Re: The effects of multiple wives on kids

One of my dad's friends took a second wife from 'back home' and as a result all 4 of his kids have disowned him. They are all in their teens and twenties, maybe if they were a lot younger they would have been ok with it. Me personally, if my Dad did the same and it hurt my Mum I would probably disown as well tho tbh my Mum would probably divorce him and take the house and half the money rather than stay in that situation.

It can work for some families but the very few cases I've seen have been a disaster. Worst of all is when Dad takes second wife in secret then family finds out later, totally devastating....

If I had kids I wouldn't like the thought of them having a 'part-time' dad when their friends have a dad they can rely on every evening to help with homework etc. and I think particularly with boys they need a father figure/male role-model. What happens when they become teenagers and if they want to go out clubbing like their friends? Are they seriously going to just listen to their Mum everytime I say 'no' when there's no-one to back me up. Us Muslims like to criticise single mothers in Western Society and say how bad the kids turn out without two parents and its effects on society, well if my husband took three other wives wouldn't that pratically make me a single mother in everything but name??

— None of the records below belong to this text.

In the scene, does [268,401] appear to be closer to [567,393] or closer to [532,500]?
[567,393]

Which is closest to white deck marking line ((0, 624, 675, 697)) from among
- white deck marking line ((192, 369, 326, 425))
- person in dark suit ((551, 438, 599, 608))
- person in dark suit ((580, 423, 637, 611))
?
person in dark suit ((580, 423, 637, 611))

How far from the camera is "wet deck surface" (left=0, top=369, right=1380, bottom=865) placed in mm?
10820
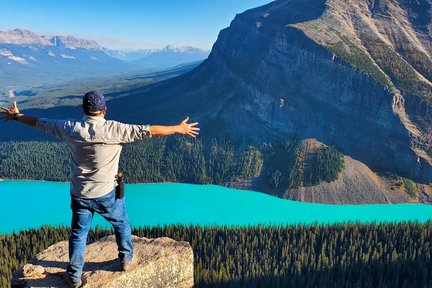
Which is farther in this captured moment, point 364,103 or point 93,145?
point 364,103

In black communities where fathers aren't around hasn't it been proven that the boys do worse at school, get worse jobs and are more likely to have social problems. Why should it be different for us Muslims when the fathers aren't around either?

Re: The effects of multiple wives on kids

It easy to say get rid of husband but it's very hard for a wife who got married in her teens with that guy and was arranged marriage and loved him like crazy. Can she live without him?

If none of his family member is around to support her and/or not enough education to take care of kids and only In laws around are doing anything to make her and her kids bad. It's very hard.

When kids like father more may be love more than mother then what effect that would do to that child. What if they are too young to understand who is wrong and who is right.

There are many things. As we all know our ppl don't like divorced ladies no matter if she is so innocent. Everyone blames her for divorce.

Living without male is very hard in our society.

Re: The effects of multiple wives on kids

^ True, suppose depends a lot on individual situation and yes, it's hard for the woman to divorce and then get married, she'll usually get the blame no matter what the reason was for the breakup.